Their honeymoon is endangered, however, by Frank’s jealousy. His general surliness turns into something more sinister when he sees Lola talking at a bar with Keith (Justin Long), a gregarious young businessman. His suspicions grow darker when Keith finds a position for Lola at a posh boutique.
But Keith does Frank a favor, too, getting him an audition for a position as chief chef at a restaurant a famous gastronome is preparing to open in a Vegas hotel. He’ll need to travel to Paris to prepare a meal for the man, however, if he’s to win the post.
As it happens, that suits Frank perfectly, since he’s just learned that Lola was once raped by Alan (Michael Nyqvist), the lustful and wealthy one-time boyfriend of her freewheeling mother Patricia (Rosanna Arquette). Alan lives in Paris, and Frank plans to use the trip to confront him. When he does, however, Alan, a suave fellow who has an open marriage with his rich wife Claire (Emmanuelle Devos), offers an alternative account that suggests Lola has been deceiving him. Frank has to find some way to discover where the truth lies, and whether his relationship with Lola can be saved.
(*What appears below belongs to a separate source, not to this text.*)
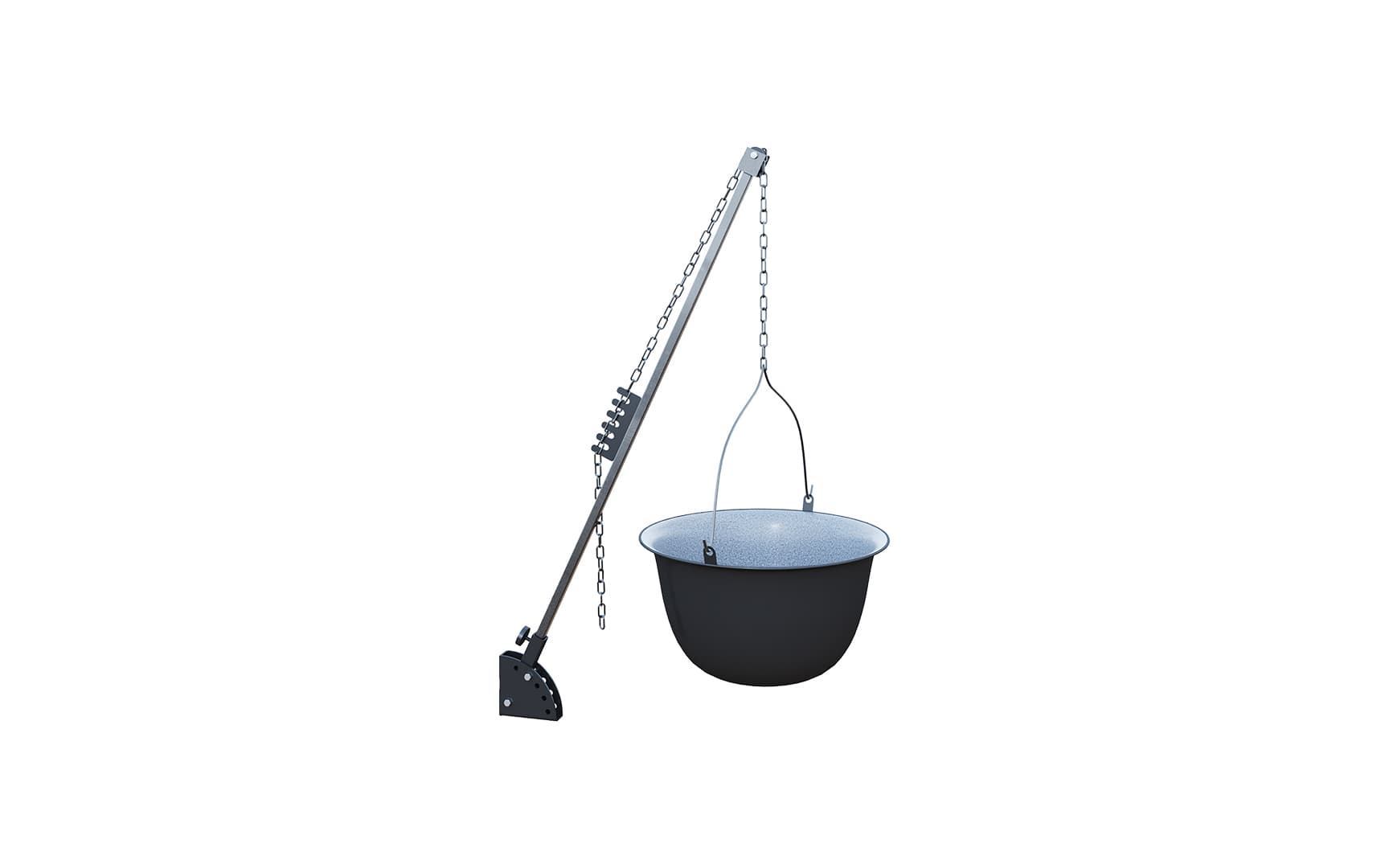 Photo of Pot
This is one of those instances in which divulging the details of the plot overmuch would be unfair to both the film and the audience. Suffice it to say that “Frank and Lola” is a picture that casts a moody spell as it wends its way through plot convolutions that depend as much on atmosphere as surprise. That’s a perfect fit for Shannon, who is able with near-minimalist gestures to convey the inner distress of a man obsessed with a woman and bent on sweeping away all doubt about her fidelity. Poots sketches Lola vividly, but she remains a relatively opaque presence by comparison to Frank, to whom Shannon brings such deep reserves of suppressed rage that you expect the screen to burst into violence at any moment. He carries the same sort of intensity into his moves in the kitchen, where you can feel the man’s devotion to his craft as though he were a musician working with his instrument.
The rest of the cast add significant supporting turns. Nyqvist smoothly keeps you guessing until the very end, while Long adds a hint of a possible darker motivation to a character who, on the surface, just seems to be a good-natured back-slapper. Arquette and Devos contribute sharp cameos of women with dubious agendas of their own, and the smaller roles are all cunningly cast. This is obviously a modestly-budgeted film, but production designer Gerald Sullivan and cinematographer Eric Koretz have collaborated to give it a glossily seedy look, while editors Rebecca Rodriguez and Jennifer Lilly maintain a deliberate pace without sacrificing tension and Danny Bensi and Saunder Jurriaans have confected a properly unsettling score.
“Frank and Lola” may not have the complexity of plot and sense of inevitable doom that marked much of the work of a noir master like Jim Thompson, but it offers the same sort of bleak character study that he specialized in. While pleasurably dark itself, it makes one think of how well Shannon would be as the protagonist in an adaptation of one of Thompson’s books.